[TASK REQUIREMENTS]: What you return should be the full listing, exactly as given.

-- -- --

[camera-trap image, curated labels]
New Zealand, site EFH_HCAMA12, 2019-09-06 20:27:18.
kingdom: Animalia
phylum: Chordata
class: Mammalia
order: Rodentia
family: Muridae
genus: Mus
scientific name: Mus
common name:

-- -- --

[RESULT FOR THIS TASK]:
[camera-trap image, curated labels]
New Zealand, site EFH_HCAMA12, 2019-09-06 20:27:18.
kingdom: Animalia
phylum: Chordata
class: Mammalia
order: Rodentia
family: Muridae
genus: Mus
scientific name: Mus
common name:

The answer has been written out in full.